I’m reading a book that is more relatable than anything I could have imagined

I’ve had very good luck with books this year so far

I finally finished a book I had kept on my shelf for months, last week

And today, in my confusion and frustration and other weird teenage feelings,

I picked up another book

this book had been sitting on my shelf for weeks, I could never fathom finding time to read it

But now I think I’ve figured it out:

You don’t make time for books

If that were how it worked, no one would ever read

See, what really happens is a book sits on the shelf until you need it

Until the title on the spine happens to become your favorite color

Until the book calls your name, or yells at you from across the room

Until your feelings are so much you can’t bear this world any longer so you must join another

Until the book knows that the words it contains are exactly what you need.

I needed the words in this book tonight. I’m not sure I’ve ever read something this fast.
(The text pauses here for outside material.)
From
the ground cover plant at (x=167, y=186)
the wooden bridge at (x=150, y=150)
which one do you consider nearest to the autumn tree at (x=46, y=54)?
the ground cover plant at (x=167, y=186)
I’m not done with it though. I’m 44 pages in and there’s still so many and I’m so glad,

because this book yelled at me today and told me that I can’t go another day without its pages in my brain and its light in my eyes.

It was right.

#8

It’s starting again.

The absence of hunger.

The apathy.

It’s not worth it.

what’s the point.

It’s too much effort.

It’s confusing,

It’s not what I want.

\

I looked up from my writing, trying to compose myself.

And my little sister is looking at me,

Wide eyes, small teeth.

Why is she smiling at me?

#7

“You accept the love you think you deserve.”

I must be so selfish.

I don’t think I really deserve anything you give me. And yet.

I will never pull away from your hug.